### CONSIGNE
Reproduisez à l'identique le passage du texte ci-dessous sur la gestion des villes, en commençant par « Pourceautages » et en allant jusqu'à « financièrement et géographiquement. ».

### EXTRAIT DU TEXTE
Pourceautages
Vu d’avion, les villes peuvent être définies comme un réseau de rues à entretenir, des maisons à rendre aussi agréables à vivre que possible, des commerces à répartir au mieux des besoins des habitants. De même, y sont indispensables des établissements scolaires bénéficiant tous de moyens semblables et, bien entendu, des professionnels de santé – éventuellement cliniques ou hôpitaux – accessibles à tous, financièrement et géographiquement.
Les villes sont des lieux d’épanouissement culturel où les théâtres, les cinémas, les musées sont aussi nécessaires que les espaces verts et les gymnases. En ce domaine également, une distribution cohérente et un accès facile sont des critères déterminants…
Des sages chargés de veiller au respect des valeurs de justice et d’équité propres à favoriser un climat de sérénité bienveillante entre les citoyens, ou « conseillers municipaux », sont recrutés pour une durée limitée, par cooptation, le plus souvent parmi les diplômés d’écoles spécialisées dans la gestion harmonieuse de groupements humains. Leur rémunération est, bien entendu, égale à celle de tous les autres citoyens puisque nous vivons enfin dans une société non juchrémane, c’est-à-dire une société de laquelle toute idée d’avantages matériels liés à une fonction quelconque au sein de la cité a été bannie. Plus de hiérarchie mais une répartition horizontale des tâches selon les talents des uns et les besoins des autres. Ajoutons en passant que l’argent est redevenu ce qu’il n’aurait jamais dû cesser d’être : une monnaie d’échange, auto destructible après une année révolue de non utilisation. Eh oui ! Nous avons finalement réussi à laisser notre préhistoire derrière nous et notre cerveau reptilien au placard. Les superstitions, juchrémanes ou autres, continuent à circuler, surtout près des cimetières les soirs de pleine lune mais, dans la mesure où le tissu d’âneries sur lequel elles s’appuient a cessé de nuire au développement de structures mentales proprement humaines, chacun les laisse mourir de mort naturelle…
-Hé gars Franck, réveille-toi !
-Qu…Que se passe-t-il ?
-Les premières estimations viennent de tomber, ça t’intéresse ?
-Non mais envoie quand même!
Car ce qui précède n’était qu’un rêve. En vrai, à la télé, les soirs de « dépouillement », on ne conçoit pas la gestion d’une ville ou d’un village comme un métier qui s’apprend et s’exerce par goût, voire vocation, à l’exclusion de toute motivation juchrémane (pépètes, besoin de dominer, tribalisme, etc). Non, à la télé, les soirs de dépouillement, on ne parle que de « batailles », de « fiefs » à « conquérir » ou à « défendre », de « citadelles », de « bastions » à « arracher » à ceux d’en face par une « victoire », si possible « écrasante » de nos « troupes ».

### SECTION DES DONNÉES
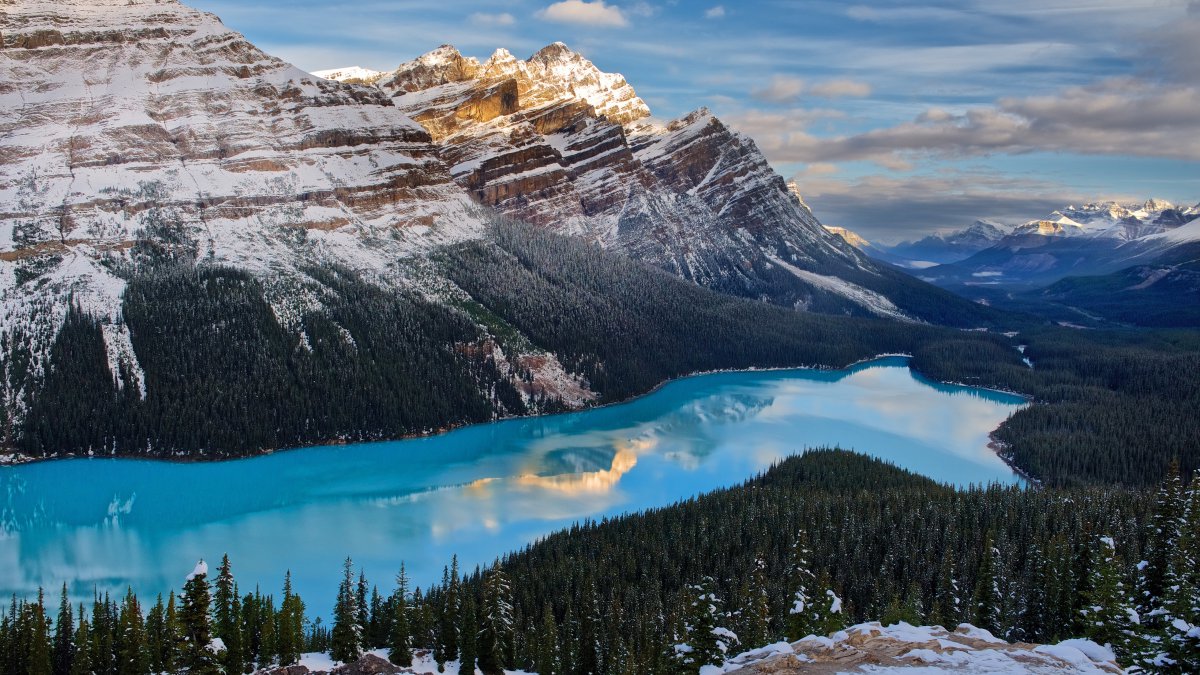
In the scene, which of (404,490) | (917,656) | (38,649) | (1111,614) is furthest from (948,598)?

### RÉPONSE CI-DESSOUS
Pourceautages
Vu d’avion, les villes peuvent être définies comme un réseau de rues à entretenir, des maisons à rendre aussi agréables à vivre que possible, des commerces à répartir au mieux des besoins des habitants. De même, y sont indispensables des établissements scolaires bénéficiant tous de moyens semblables et, bien entendu, des professionnels de santé – éventuellement cliniques ou hôpitaux – accessibles à tous, financièrement et géographiquement.